Hingga kini, hampir Rp674 miliar dana terkait scam telah diamankan. Dari jumlah tersebut, sekitar Rp196 miliar telah dikembalikan kepada korban.
Edukasi Menjangkau Ribuan Warga
Selain merespons laporan setelah penipuan terjadi, OJK terus memperkuat literasi dan edukasi keuangan. Sepanjang 2026 hingga Agustus, OJK Kediri telah menggelar hampir 34 kegiatan edukasi dengan total peserta sekitar 12.708 orang.
Edukasi tersebut menyasar berbagai kelompok masyarakat, mulai dari pelajar dan mahasiswa hingga pelaku UMKM, pelaku usaha, petani, dan peternak.
Langkah tersebut dinilai penting karena modus scam terus berkembang dan pelaku memanfaatkan berbagai kerentanan calon korban. Kerentanan seseorang tidak selalu berkaitan dengan tingkat pendidikan, tetapi juga dapat dipengaruhi ketidaktahuan, rasa kesepian, keinginan mendapatkan keuntungan besar, hingga rasa takut.
OJK juga mengandalkan partisipasi masyarakat melalui laporan terhadap aktivitas digital yang berpotensi menimbulkan kerugian. Pasalnya, tidak semua aktivitas di ruang digital secara otomatis berada dalam kewenangan OJK.
“Tentunya tindak lanjut dari OJK berdasarkan aduan, terutama karena itu berkaitan dengan hal-hal yang berpotensi menyebabkan kerugian masyarakat,” kata Rizky.

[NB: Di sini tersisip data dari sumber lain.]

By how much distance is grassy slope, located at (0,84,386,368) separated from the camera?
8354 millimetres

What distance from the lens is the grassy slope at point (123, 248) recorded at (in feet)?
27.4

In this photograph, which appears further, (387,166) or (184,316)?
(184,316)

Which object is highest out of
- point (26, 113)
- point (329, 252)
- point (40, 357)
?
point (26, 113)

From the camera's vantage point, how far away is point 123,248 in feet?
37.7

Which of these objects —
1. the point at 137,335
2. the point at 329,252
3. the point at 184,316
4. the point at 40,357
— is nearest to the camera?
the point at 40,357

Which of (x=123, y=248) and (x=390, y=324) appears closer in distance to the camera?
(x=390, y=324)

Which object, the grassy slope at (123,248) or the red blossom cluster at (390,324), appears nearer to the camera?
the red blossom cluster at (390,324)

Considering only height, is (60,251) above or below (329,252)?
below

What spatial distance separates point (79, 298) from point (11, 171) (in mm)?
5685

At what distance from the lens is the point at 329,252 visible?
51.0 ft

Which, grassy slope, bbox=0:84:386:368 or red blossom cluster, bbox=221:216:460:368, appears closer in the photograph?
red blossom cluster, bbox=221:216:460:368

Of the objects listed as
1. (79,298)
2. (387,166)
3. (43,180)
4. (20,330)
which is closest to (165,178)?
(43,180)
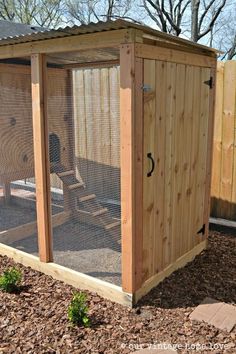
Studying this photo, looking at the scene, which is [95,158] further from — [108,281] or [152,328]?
[152,328]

Masyarakat pun diminta tidak mudah tergiur tawaran investasi atau iming-iming keuntungan besar yang muncul di platform digital. Pelaku scam terus menyempurnakan modus agar terlihat meyakinkan dan dapat menjangkau korban dari berbagai latar belakang.

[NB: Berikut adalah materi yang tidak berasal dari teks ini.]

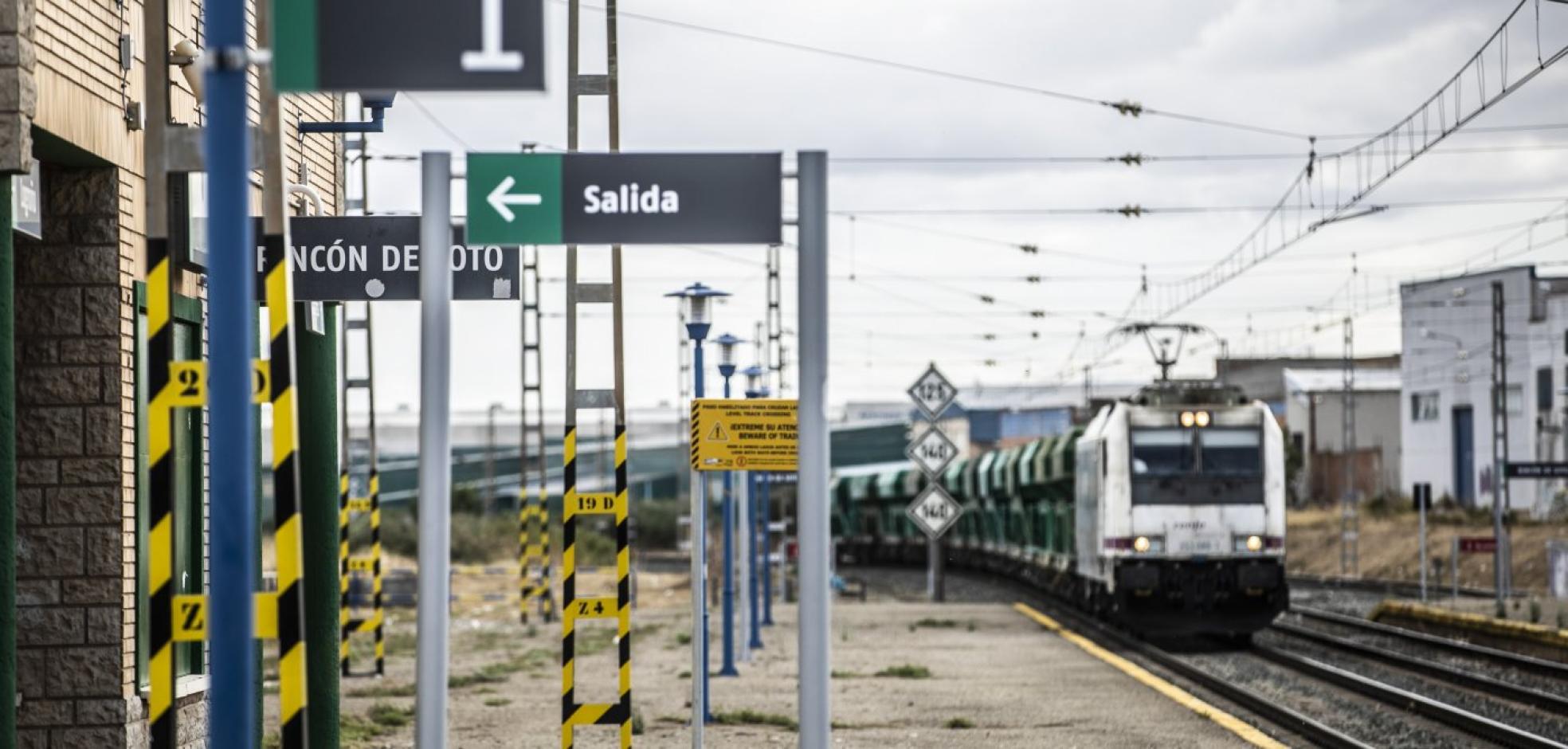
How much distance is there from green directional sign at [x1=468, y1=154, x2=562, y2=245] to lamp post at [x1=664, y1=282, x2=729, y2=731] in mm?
4276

Karena itu, kewaspadaan perlu berjalan beriringan dengan literasi keuangan. Jika penipuan sudah terlanjur terjadi, jangan menunggu dan segera laporkan melalui IASC, sembari menyiapkan data serta dokumen transaksi secara lengkap.
Kecepatan laporan menjadi salah satu faktor penting untuk memperbesar peluang aliran dana ditelusuri dan dana korban diselamatkan.